Exercise requirements -
Format everything from the line containing "What is the measured" down to the last line as a Markdown table with the columns Row and Line, leaving out blank lines.

Records for this task -

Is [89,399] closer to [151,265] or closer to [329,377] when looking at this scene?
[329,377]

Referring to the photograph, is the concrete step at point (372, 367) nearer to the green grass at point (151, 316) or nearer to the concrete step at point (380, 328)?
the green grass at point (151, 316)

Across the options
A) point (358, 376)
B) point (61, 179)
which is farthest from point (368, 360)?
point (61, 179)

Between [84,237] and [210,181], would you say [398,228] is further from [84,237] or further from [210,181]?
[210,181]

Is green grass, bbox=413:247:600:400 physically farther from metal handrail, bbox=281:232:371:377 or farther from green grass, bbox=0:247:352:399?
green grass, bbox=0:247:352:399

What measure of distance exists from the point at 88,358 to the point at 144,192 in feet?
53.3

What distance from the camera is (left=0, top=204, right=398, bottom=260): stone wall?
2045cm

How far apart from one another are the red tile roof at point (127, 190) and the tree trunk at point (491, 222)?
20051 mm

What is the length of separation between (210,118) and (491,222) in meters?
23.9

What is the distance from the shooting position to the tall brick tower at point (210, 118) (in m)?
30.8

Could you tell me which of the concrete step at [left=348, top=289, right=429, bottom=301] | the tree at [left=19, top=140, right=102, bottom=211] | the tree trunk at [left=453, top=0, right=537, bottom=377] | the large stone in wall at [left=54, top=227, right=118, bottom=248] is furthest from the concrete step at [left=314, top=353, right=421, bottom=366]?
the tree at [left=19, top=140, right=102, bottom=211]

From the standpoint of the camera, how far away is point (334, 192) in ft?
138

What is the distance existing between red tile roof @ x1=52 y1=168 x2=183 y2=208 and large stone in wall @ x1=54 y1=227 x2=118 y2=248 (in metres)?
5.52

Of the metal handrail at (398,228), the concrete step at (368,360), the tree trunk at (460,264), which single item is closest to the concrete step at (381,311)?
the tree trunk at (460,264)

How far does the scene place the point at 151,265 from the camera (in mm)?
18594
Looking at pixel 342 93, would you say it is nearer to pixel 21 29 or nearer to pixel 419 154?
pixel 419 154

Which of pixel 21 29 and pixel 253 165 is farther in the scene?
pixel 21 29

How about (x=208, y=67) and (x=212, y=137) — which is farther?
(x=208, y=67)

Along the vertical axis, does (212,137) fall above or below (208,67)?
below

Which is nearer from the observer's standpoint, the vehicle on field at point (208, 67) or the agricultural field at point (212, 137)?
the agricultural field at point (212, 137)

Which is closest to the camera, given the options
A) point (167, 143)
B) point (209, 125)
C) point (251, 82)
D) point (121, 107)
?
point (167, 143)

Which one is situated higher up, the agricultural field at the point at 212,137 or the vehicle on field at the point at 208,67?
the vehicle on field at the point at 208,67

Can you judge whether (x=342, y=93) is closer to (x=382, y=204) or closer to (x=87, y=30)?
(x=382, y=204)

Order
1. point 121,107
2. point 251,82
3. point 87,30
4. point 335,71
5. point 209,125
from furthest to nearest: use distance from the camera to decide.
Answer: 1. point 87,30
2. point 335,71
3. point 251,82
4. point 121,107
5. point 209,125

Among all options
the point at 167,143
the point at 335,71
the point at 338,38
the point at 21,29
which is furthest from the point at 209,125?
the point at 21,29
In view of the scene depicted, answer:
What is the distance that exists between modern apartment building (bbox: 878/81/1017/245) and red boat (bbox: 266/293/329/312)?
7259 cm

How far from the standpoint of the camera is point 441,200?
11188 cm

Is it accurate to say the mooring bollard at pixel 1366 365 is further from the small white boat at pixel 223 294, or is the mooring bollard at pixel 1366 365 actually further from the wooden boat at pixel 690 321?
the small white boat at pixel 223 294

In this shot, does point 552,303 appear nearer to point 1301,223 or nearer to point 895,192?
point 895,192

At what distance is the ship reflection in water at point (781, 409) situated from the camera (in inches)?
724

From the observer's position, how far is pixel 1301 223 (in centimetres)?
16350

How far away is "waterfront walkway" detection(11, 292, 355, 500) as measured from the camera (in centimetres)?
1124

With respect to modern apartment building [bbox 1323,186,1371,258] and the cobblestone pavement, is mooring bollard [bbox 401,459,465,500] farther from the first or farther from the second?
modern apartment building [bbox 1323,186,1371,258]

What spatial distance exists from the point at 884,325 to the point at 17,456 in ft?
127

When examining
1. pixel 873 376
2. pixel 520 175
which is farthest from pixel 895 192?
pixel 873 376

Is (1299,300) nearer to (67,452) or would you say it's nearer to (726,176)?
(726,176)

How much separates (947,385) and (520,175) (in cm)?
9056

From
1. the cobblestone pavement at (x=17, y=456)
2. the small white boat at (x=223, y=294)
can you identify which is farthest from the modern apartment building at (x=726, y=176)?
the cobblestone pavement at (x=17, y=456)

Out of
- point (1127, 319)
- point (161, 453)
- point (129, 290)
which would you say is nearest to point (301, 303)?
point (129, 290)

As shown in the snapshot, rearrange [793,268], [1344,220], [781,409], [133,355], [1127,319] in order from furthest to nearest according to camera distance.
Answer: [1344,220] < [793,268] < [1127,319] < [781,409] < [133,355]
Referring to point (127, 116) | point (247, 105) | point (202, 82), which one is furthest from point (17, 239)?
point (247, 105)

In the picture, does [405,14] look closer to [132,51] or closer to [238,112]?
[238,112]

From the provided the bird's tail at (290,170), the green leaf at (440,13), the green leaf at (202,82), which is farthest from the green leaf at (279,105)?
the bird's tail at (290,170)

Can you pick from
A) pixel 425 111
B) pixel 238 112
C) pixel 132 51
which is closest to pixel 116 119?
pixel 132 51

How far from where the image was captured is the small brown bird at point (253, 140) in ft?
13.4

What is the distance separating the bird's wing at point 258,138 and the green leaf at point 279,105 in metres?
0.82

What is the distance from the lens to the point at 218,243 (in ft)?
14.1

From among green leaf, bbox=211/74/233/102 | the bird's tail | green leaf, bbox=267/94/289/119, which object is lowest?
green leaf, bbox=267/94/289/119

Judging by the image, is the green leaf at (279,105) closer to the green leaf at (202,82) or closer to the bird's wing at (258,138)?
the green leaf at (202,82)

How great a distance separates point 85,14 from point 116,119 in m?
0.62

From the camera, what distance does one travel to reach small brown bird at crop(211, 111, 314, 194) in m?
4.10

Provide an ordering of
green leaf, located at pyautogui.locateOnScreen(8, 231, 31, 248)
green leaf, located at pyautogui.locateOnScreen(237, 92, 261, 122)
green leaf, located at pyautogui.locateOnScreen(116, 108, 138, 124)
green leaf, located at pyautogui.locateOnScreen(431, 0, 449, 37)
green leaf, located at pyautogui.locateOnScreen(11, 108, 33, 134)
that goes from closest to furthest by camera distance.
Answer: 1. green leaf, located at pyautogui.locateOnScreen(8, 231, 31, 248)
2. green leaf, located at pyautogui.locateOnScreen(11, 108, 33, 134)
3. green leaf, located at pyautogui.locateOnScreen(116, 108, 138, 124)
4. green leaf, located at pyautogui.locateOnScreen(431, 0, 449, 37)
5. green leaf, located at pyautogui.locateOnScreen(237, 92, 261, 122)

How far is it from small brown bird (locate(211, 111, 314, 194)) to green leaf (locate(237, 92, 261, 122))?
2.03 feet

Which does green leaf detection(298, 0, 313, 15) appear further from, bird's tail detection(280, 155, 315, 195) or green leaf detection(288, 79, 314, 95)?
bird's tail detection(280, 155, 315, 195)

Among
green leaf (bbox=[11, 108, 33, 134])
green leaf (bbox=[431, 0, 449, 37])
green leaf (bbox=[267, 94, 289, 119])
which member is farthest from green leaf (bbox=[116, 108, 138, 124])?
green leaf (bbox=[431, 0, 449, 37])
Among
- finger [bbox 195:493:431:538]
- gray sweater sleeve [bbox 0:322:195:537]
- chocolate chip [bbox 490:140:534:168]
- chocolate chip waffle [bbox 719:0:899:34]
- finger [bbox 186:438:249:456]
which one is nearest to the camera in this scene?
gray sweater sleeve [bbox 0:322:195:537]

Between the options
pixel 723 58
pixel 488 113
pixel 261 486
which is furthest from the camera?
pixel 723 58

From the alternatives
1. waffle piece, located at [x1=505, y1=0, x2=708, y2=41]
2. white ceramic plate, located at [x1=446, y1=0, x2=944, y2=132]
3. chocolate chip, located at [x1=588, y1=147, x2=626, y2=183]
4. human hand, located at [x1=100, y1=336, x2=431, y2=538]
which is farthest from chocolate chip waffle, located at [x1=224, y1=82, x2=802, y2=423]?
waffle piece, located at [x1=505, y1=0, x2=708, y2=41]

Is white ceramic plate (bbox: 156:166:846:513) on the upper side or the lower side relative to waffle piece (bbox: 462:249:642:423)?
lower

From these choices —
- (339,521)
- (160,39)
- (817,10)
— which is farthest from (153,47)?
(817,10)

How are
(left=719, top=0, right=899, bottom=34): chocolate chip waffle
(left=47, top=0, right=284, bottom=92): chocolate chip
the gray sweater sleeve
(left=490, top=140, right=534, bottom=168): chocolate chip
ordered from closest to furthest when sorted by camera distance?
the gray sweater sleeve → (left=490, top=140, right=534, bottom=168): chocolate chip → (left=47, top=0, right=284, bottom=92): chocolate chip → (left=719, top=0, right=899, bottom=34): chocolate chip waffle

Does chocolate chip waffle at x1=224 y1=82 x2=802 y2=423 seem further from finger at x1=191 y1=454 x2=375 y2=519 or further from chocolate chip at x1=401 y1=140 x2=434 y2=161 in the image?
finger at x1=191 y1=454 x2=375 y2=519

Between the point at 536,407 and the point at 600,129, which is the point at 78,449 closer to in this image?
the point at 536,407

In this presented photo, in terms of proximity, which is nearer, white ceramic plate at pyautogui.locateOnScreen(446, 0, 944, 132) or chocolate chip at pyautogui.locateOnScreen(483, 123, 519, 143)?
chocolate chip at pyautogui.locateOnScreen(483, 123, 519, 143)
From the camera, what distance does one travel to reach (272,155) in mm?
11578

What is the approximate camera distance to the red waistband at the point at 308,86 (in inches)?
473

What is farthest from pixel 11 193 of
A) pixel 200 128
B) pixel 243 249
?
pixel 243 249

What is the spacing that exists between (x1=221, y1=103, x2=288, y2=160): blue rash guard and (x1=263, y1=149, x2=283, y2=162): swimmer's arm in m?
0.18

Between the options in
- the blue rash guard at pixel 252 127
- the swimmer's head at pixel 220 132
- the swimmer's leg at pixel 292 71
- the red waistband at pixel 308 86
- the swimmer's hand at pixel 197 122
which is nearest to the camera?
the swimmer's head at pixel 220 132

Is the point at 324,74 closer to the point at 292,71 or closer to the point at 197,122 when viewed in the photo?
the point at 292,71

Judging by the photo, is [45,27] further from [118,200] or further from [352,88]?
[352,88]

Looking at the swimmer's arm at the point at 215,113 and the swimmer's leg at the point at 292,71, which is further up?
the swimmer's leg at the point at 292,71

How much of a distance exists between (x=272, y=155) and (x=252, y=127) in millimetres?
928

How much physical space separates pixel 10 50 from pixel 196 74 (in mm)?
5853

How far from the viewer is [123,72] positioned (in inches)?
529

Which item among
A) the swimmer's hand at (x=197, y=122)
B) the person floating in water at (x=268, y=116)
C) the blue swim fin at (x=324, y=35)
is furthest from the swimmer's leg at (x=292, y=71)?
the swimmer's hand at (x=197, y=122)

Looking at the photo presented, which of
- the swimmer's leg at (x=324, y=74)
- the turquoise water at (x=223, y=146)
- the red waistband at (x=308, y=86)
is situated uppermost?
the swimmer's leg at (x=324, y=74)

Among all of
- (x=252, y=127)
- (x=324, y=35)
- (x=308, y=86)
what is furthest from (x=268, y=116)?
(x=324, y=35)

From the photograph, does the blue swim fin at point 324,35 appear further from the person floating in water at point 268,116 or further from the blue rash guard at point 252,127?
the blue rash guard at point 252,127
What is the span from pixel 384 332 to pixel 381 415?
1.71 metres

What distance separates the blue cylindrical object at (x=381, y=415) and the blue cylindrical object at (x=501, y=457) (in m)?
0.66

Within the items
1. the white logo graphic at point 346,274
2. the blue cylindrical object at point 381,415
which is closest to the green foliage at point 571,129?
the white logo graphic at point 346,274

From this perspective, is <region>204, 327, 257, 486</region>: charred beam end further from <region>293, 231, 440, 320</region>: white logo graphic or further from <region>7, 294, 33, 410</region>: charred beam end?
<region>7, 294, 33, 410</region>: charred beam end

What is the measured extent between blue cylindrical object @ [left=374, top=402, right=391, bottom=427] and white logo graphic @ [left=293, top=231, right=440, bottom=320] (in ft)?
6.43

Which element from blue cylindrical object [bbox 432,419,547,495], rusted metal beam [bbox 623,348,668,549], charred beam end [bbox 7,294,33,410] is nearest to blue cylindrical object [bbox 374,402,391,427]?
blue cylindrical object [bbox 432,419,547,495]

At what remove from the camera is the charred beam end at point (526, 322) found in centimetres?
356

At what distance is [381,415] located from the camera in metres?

Answer to the task -
| Row | Line |
|---|---|
| 1 | What is the measured extent between blue cylindrical object @ [left=374, top=402, right=391, bottom=427] and white logo graphic @ [left=293, top=231, right=440, bottom=320] (in ft)? |
| 2 | 6.43 |
| 3 | Which element from blue cylindrical object [bbox 432,419,547,495], rusted metal beam [bbox 623,348,668,549], charred beam end [bbox 7,294,33,410] is nearest to blue cylindrical object [bbox 374,402,391,427]? |
| 4 | blue cylindrical object [bbox 432,419,547,495] |
| 5 | At what remove from the camera is the charred beam end at point (526, 322) found in centimetres? |
| 6 | 356 |
| 7 | At what distance is [381,415] located from the camera in metres? |